When is a play not a play?
When it’s a concert.
Because concerts have no plots, and plays have plots
That’s the argument some have made against the recent rise of so-called “Juke box musicals,” shows that are basically just a catalog of songs from a specific artist, time period, or style. Now, to be sure, there are good Juke box musicals and what separates those from bad jukebox musicals is, yes, a sense of plot, but also the presence of strong characters we actually care about. That’s something, I would argue, that is even more important than plot.
Which brings me to ‘The Andrews Brothers,’ now running at the Lucky Penny Community Arts Center in Napa.
Essentially a two act playlist of songs made popular by the 1940’s pop trio The Andrews Sisters, the show—directed with an obvious love of the Three Stooges by Barry Martin, Heather Buck and Scottie Woodard—would fail as a play were it not for the well-wrought character work of the cast.
It’s 1945, somewhere in the South Pacific, hours before a USO show featuring the famous Andrews Sisters. Three brothers, Max, Lawrence, and Patrick—all also named Andrews—are in a panic. They are the stagehands for the local USO unit, though they long for a chance to show off their own singing skills. The opening act, an American pin-up girl named Peggy Jones, needs three male backup singers, and the boys have boldly decided that they will do the job, if they don’t get fired first.
Matt Davis, Scottie Woodard, and Adam Blankenship are charming as the bumbling brothers, and as Peggy, Andrea Dennison-Laufer, is the perfect blend of bombshell and sweetheart.
She not only does not have the brothers fired, she forms an instant crush on one of them. The first act is the rehearsal, as the foursome sing their way through wartime hits like Rosie the Riveter, Cuanto Le Gusta, On a Slow Boat to China, and Accentuate the Positive.
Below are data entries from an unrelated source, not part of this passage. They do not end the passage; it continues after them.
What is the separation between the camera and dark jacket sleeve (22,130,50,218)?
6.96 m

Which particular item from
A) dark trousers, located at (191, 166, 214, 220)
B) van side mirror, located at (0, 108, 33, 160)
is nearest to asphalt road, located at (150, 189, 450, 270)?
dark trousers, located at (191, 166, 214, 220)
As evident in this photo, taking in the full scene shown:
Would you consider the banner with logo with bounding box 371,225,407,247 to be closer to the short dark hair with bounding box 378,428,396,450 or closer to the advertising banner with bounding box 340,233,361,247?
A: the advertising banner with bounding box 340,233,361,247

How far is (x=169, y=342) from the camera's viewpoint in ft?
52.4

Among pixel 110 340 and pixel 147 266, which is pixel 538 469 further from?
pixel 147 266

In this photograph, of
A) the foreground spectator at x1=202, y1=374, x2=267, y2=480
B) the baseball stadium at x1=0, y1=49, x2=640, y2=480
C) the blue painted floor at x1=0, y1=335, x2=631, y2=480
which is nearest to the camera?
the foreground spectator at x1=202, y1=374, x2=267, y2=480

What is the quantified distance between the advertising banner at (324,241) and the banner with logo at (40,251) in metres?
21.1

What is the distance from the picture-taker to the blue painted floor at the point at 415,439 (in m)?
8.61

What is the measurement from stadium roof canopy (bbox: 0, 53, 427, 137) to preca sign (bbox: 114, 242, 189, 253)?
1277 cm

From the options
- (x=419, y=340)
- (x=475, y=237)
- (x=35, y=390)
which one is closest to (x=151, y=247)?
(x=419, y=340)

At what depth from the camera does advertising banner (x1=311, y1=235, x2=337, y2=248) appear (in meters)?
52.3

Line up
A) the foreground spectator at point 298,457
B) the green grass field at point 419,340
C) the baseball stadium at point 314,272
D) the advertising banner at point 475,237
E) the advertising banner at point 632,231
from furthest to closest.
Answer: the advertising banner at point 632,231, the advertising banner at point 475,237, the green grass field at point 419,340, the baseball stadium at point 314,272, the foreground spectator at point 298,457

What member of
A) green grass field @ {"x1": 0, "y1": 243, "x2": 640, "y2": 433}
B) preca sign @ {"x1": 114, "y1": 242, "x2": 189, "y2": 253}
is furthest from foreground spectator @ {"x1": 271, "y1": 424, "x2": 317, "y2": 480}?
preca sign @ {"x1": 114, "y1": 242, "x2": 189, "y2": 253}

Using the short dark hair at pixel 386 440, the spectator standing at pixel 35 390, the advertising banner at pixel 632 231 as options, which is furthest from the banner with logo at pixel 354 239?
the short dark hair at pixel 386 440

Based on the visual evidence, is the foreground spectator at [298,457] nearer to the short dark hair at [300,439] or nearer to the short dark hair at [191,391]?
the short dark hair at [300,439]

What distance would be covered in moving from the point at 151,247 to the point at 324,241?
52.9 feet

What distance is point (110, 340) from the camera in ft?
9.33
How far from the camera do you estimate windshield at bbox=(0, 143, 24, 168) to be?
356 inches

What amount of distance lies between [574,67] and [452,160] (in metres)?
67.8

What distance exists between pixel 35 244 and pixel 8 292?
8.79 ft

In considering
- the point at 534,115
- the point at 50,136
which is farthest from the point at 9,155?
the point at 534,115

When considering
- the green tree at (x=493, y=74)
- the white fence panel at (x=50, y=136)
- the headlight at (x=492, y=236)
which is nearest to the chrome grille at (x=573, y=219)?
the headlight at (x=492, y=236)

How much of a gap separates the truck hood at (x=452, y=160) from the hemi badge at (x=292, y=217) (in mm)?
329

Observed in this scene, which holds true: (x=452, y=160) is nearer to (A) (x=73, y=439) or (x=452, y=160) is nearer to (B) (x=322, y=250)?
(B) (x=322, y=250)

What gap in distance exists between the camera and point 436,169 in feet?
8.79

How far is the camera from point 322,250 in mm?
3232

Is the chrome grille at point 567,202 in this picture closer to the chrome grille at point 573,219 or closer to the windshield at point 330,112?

Just when it looks like the boys might learn the steps in time to open for the Andrews Sisters, they learn that the main act has the chicken pox, and the show is canceled.
Which is when Peggy decides to dress up the Andrews Brothers AS the Andrews Sisters. And what happens next is the second act, a USO drag show, with outrageous physical comedy, accented by songs from the Andrews Sisters greatest hits, from Shoo Shoo Baby and Three Little Sisters to Six Jerks in a Jeep, At the Canteen, and Stuff Like that There.
That’s the plot, such as it is.
And it works, especially in the second act, where so much giddy goofiness is rolled out, and where the cast is having so much obvious fun, it can’t help but be contagious.
The set by Brian Watson is simple but effective, and includes some delightful roll-out embellishments, the costumes by Barbara McFadden are fabulous, and the lighting design by April George is crisp and clean. The band, under the direction of Craig Burdette, keep things popping, and with a total of 25 songs to accompany in under two hours, they certainly work hard in their tiny crawlspace above the stage.
The Andrews Brothers might not be much of a play, and lets face it, doesn’t really tell all that much of a story, but it does have characters we instantly root for, and that’s plenty to carry the playlist through to the final, surprisingly satisfying, song.
The Andrews Brothers runs through May 1st at Lucky Penny Community Arts Center in Napa. Luckypennynapa.com
I’m David Templeton, Second Row Center, for KRCB.